

Setup Databases¶

Setup MySQL / MariaDB¶

If you already have your own MySQL database set up, you can skip this step and proceed with the next step to load TPC-H data.

In this tutorial, we will set up the MySQL database using Docker.

Docker Installation¶

In this tutorial, we will launch MariaDB (i.e., open-source fork of MySQL), which is essentially equivalent to MySQL (at least for our tutorial), using Docker.

Docker is an open-source project for developers to create, deploy and run any application using containers.

You can download Docker here, and simply follow their instructions to install it.

Start Your Database¶

After you install Docker, you can launch a MySQL/MariaDB instance in a Docker container by running the following command:

docker run --rm -d --name verdictdb-mysql -p 127.0.0.1:3306:3306 \
-e MYSQL_DATABASE=test -e MYSQL_ALLOW_EMPTY_PASSWORD=yes mariadb:10

This command launches a MySQL/MariaDB instance locally using the default port of 3306. You can access this database as a user 'root' without passwords.

Port is already allocated?

You may receive the error like blow when starting the docker container.

userland proxy: Bind for 0.0.0.0:3306 failed: port is already allocated

This error simply means that there is already a process listening on the port 3306, e.g., already existing MySQL instance on your machine. You can either stop/terminate the MySQL instance and run the above docker command again. Or, you can simply use another port, e.g., 3305, to avoid the port conflict as follows:

docker run --rm -d --name verdictdb-mysql -p 127.0.0.1:3305:3306 \
-e MYSQL_DATABASE=test -e MYSQL_ALLOW_EMPTY_PASSWORD=yes mariadb:10

Setup Apache Spark¶

Download / Install¶

Download a pre-compiled jar from the official page.

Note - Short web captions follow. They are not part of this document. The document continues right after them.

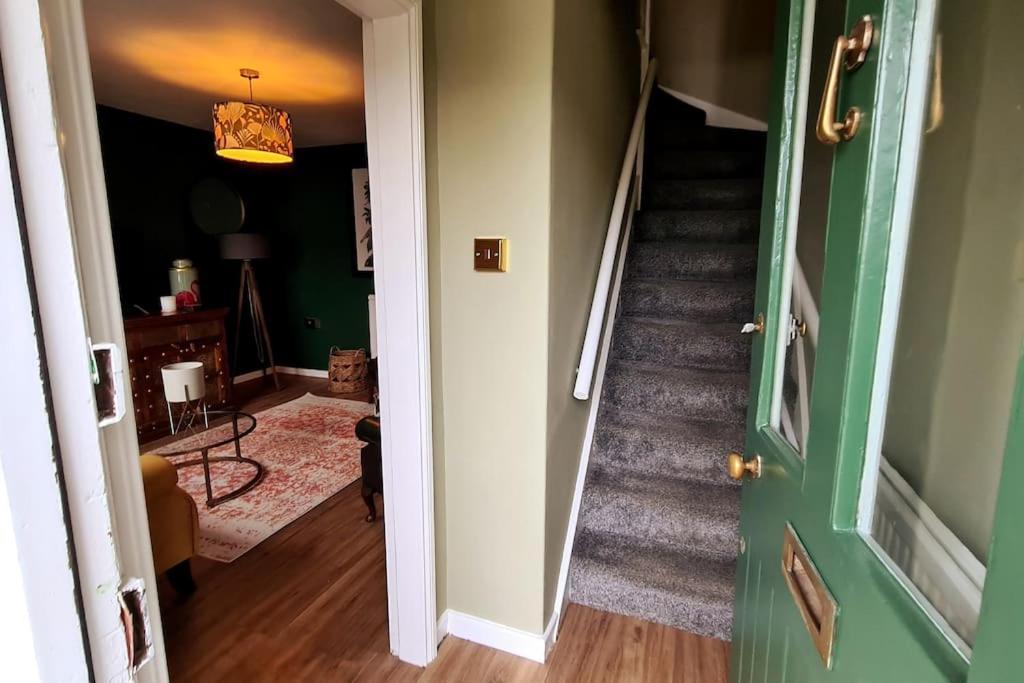 Gorgeous Two Bedroom House In Ely Exterior foto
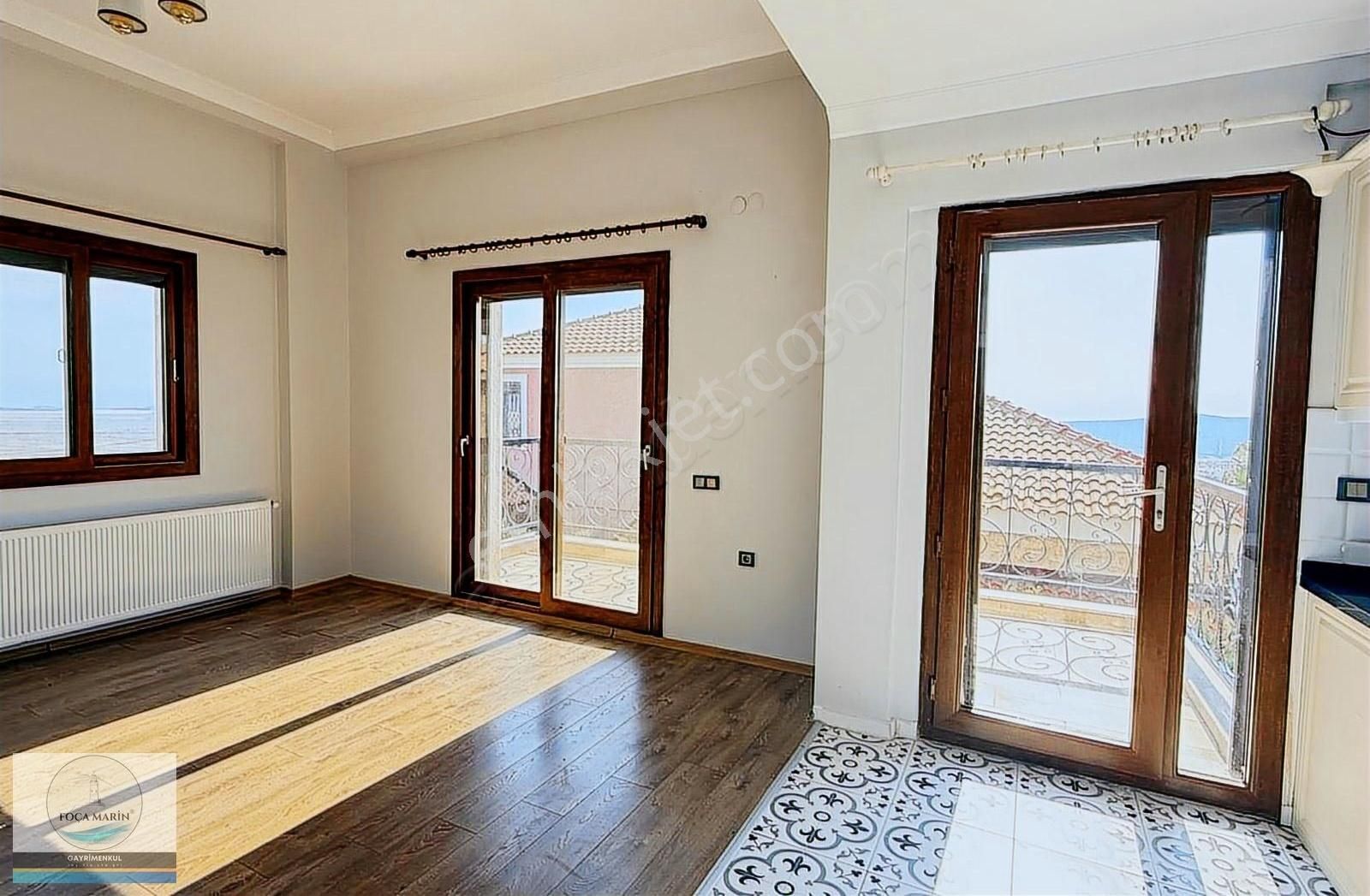 Foça'da Havuzlu- Butik Site İçinde Geniş Bahçeli 4+1 Tripleks - Görsel 22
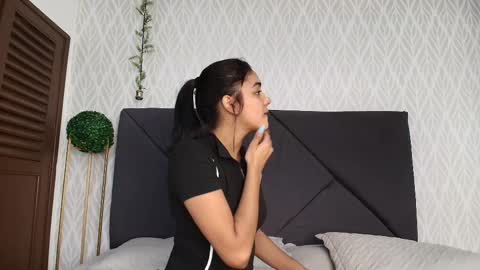 Snapshot of natalia_aguirre chatting on 16, 9, 2025 Naty  online show from 16, 9, 2025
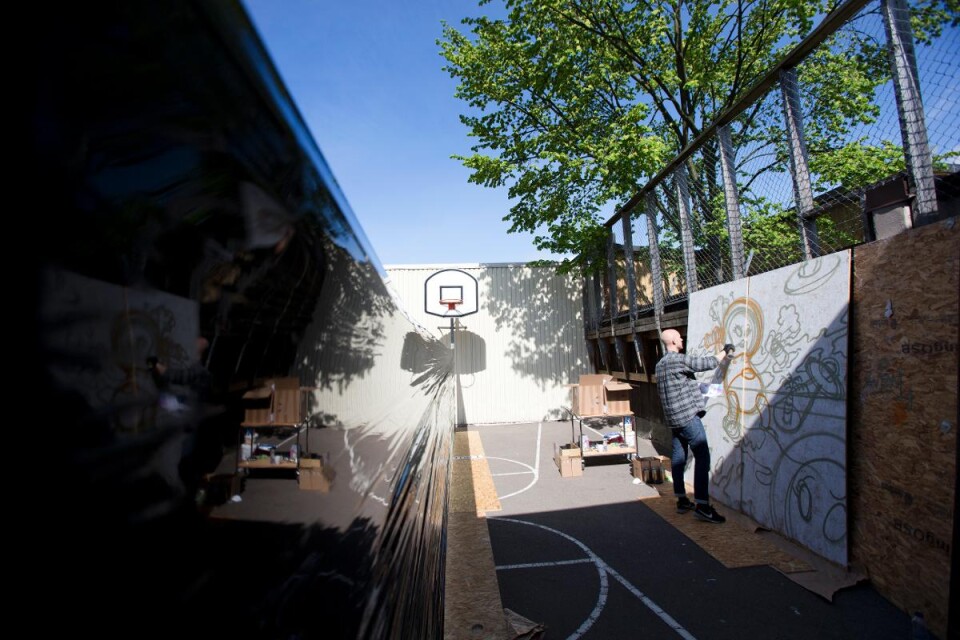 Basketplanen har förvandlats till en graffitivägg i plast. Foto: Tomas Nyberg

At the time of writing, the file for the latest version is spark-2.3.1-bin-hadoop2.7.tgz, which we will use in this article. For other versions, it should suffice to change the version number.

After the file is downloaded, move the file to your convenient location, then compress the file with the following command:

tar xzf spark-2.3.1-bin-hadoop2.7.tgz

Start a Cluster¶

(This section follows the steps in this official guide.)

Move into the unarchived directory in the above step, then type the following command:

sbin/start-all.sh

The Spark cluster should be up and running. Its default status page is http://localhost:8080/

Connection refused error?

If you encounter the error when starting the Spark cluster, please refer to this page.